● **Extrait à lire**:
<<<<
Non loin de la rive, une flottille de voiliers, de barques de pêche et de canots à moteur se déplace tranquillement dans les eaux scintillantes, se rapprochant de nous à contre-jour sous le soleil au zénith. Ce n’est que lorsqu’elle se trouve devant nous que nous apercevons les orques, qui surgissent et replongent sans cesse entre les embarcations. Ces majestueux géants marins noir et blanc, à la peau lisse, fendent les flots avec une légèreté incroyable et en surgissent avec précision entre leurs accompagnateurs humains pour respirer à grand bruit en surface.
Un mètre à peine les sépare parfois des minuscules kayaks à bord desquels certains téméraires ont pris place. Nous admirons les prouesses d’un jeune épaulard qui jaillit à plusieurs reprises hors de l’eau en effectuant un demi-saut périlleux arrière.
Le numéro présenté par le groupe qui passe fait penser au brillant final d’un cirque ou au happy end d’un film hollywoodien. Il est vrai qu’il existe des liens entre l’archipel de San Juan et La Mecque du cinéma, puisque des séquences du film Sauvez Willy ont été tournées au large de ces îles.
Outre le spectacle époustouflant et bruyant donné sur le coup de midi par les cétacés, les îles ont d’autres attraits encore à offrir. On peut pique-niquer agréablement le long des côtes durant la journée, jouir du soleil et se promener sur les rochers, sans omettre de jeter régulièrement un coup d’œil sur la mer, car en été, les orques croisent plusieurs fois par jour à proximité des rives, en quête de saumons à dévorer. Certains bateliers ne sortent d’ailleurs en haute mer qu’en fin d’après-midi, quand le grand tumulte s’est un peu apaisé.
L’ambiance au bord du Pacifique est particulièrement impressionnante de bonne heure le matin, lorsque la tranquillité est troublée par un surprenant phénomène: le déferlement de la houle semble soudain s’amplifier, bien que l’on ne perçoive pas de fort ressac.
Le souffle des cétacés
Il faut de longues minutes avant de découvrir la clé de l’énigme. Enfin, le souhait qu’il s’agisse d’une orque s’approchant de l’île devient réalité. Sa respiration s’entend de loin, on aperçoit ensuite le jet d’eau qui jaillit de son évent comme une boisson gazeuse de la bouteille qu’on aurait agitée avant de l’ouvrir.
Une douzaine d’épaulards passent devant nous, certains d’entre eux à moins de dix mètres du rivage, au point qu’il nous semble pouvoir les toucher. L’événement paraît irréel, bien qu’il s’écoule passablement de temps jusqu’à ce que le dernier retardataire s’éloigne. Nous ne prenons vraiment conscience de cette rencontre magique que plus tard, lorsque nous la commentons avec enthousiasme.
>>>>
Données de relations spatiales
<<<<
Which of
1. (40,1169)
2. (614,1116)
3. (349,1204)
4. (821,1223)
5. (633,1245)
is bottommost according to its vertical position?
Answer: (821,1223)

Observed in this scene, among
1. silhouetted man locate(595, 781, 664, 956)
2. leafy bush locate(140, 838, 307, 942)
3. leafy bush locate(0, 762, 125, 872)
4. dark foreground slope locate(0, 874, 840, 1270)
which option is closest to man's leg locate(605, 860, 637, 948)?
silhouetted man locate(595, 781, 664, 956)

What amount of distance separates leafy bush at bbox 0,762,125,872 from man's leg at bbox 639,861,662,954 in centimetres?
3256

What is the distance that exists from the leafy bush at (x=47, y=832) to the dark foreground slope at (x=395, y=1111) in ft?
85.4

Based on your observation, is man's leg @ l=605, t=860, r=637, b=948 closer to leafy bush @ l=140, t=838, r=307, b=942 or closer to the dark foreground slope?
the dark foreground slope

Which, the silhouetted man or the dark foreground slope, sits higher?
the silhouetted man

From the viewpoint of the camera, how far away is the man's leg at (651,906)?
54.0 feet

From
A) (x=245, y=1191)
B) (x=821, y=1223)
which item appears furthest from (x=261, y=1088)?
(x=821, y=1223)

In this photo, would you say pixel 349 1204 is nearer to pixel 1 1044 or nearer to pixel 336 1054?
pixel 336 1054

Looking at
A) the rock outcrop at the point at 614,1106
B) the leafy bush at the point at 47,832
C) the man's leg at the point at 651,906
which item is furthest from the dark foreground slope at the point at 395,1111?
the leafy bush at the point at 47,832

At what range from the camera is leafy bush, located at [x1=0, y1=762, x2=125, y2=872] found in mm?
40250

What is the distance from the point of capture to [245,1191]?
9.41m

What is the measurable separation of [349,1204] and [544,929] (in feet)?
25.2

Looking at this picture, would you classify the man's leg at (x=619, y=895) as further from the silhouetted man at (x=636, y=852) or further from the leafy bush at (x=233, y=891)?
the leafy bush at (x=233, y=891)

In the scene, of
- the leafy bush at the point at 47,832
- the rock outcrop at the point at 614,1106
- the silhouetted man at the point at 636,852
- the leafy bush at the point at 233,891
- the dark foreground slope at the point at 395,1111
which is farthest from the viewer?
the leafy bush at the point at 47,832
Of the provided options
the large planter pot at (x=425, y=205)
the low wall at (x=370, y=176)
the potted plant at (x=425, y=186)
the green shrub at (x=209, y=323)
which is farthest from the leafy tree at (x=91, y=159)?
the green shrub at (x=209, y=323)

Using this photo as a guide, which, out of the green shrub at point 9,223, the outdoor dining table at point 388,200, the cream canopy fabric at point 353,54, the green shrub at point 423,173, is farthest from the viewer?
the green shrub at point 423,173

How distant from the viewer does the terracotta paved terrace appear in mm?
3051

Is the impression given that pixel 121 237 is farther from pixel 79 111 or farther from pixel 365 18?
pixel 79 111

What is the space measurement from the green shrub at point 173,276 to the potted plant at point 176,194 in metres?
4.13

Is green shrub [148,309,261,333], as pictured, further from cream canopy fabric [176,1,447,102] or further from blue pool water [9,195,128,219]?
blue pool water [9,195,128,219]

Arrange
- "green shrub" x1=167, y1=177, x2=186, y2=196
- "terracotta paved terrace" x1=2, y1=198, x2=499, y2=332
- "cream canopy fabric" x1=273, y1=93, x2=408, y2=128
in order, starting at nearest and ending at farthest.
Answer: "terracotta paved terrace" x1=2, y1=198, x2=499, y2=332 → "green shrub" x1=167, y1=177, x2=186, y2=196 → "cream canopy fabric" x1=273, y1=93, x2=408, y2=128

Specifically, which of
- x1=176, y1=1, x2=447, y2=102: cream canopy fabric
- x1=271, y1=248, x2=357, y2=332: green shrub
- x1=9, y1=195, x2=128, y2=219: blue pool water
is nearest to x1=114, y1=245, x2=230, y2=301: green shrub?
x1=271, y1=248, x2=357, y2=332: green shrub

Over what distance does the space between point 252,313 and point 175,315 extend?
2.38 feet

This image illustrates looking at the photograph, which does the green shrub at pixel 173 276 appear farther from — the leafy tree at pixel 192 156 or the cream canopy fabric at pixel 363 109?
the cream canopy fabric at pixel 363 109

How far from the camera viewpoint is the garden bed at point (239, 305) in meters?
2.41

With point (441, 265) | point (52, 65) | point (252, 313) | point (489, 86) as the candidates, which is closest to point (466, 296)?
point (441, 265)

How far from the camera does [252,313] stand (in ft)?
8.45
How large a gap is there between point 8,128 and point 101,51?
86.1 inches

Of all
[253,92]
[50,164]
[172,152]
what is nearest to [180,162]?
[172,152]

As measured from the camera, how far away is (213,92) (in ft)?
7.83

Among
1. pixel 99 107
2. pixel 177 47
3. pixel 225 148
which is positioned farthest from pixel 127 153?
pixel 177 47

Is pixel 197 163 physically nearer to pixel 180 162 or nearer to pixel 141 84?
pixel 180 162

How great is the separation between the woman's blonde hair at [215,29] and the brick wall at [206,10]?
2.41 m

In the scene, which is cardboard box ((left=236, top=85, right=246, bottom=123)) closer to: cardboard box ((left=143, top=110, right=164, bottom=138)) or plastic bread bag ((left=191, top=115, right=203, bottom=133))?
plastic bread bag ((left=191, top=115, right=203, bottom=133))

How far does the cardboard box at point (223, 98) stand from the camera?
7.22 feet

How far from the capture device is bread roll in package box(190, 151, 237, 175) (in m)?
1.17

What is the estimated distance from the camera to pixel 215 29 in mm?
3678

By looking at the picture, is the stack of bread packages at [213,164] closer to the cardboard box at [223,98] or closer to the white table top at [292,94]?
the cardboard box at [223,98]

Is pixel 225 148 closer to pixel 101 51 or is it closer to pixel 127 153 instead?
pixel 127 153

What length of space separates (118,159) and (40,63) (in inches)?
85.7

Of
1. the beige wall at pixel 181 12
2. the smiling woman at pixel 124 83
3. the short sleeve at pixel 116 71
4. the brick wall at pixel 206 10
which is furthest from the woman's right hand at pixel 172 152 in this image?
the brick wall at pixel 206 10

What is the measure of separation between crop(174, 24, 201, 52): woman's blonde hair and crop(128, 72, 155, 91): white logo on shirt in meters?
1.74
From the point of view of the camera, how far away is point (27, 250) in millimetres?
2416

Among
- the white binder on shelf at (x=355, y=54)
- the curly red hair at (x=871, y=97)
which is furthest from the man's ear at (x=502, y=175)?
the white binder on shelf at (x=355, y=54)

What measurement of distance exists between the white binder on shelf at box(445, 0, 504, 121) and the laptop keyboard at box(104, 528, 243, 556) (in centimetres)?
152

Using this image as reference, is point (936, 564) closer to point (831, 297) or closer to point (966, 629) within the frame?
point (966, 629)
>>>>
● **Exercice proposé**: Poursuivez le récit sur les orques de l'archipel de San Juan après sa dernière phrase. On n'a pas besoin de ces lignes.

● **Réponse attendue**:
Mais hormis ces mascottes marines, qu’est-ce qui peut bien attirer les touristes venus de Seattle, la proche métropole, sur ces îles? Serait-ce la perspective de quelques jours de repos dans un environnement agreste, de randonnées ou d’excursions à bicyclette, voire d’un cours d’initiation au kayak? Très certainement le temps plus clément qu’ils y trouveront.
Dispersés sur 750 kilomètres carrés, les 457 îlots de l’archipel San Juan ne reçoivent que très peu de pluie. Ils bénéficient de 250 jours d’ensoleillement par année et jouissent d’un climat bien meilleur que Seattle, la ville de Jimi Hendrix, Microsoft et Boeing.
Apparu au cours des vingt der-nières années seulement, le tourisme constitue aujourd’hui la principale source de revenus des insulaires. Bien que le nombre de visiteurs ne cesse de croître d’une année à l’autre, les îles ont su conserver leur charme et leur mode de vie paisible. Outre San Juan, seules trois d’entre elles sont d’ailleurs accessibles aux touristes.
Partant de la jolie petite ville portuaire d’Anacortes, sur terre ferme, des ferries relient celles de Lopez, Shaw et Orcas, naviguant dans un dédale de brisants et de minuscules îlots. Lopez et Shaw sont toutefois peu visitées, faute d’infrastructures touristiques.
Le temps s’arrête
A Orcas, nous découvrons des paysages rudes, des côtes déchique-tées, des ports et des villages isolés dans d’innombrables petites baies. L’île ne doit pas son nom aux orques, mais à un officier espagnol qui cartographia l’archipel au XVIIe siècle. Culminant à 733 mètres d’altitude, le Mount Constitution offre une vue panoramique sur 360 degrés des îles idylliques qui l’entourent. Entre mer et ciel, lacs et cascades, au milieu d’une dense forêt, le temps semble s’arrêter.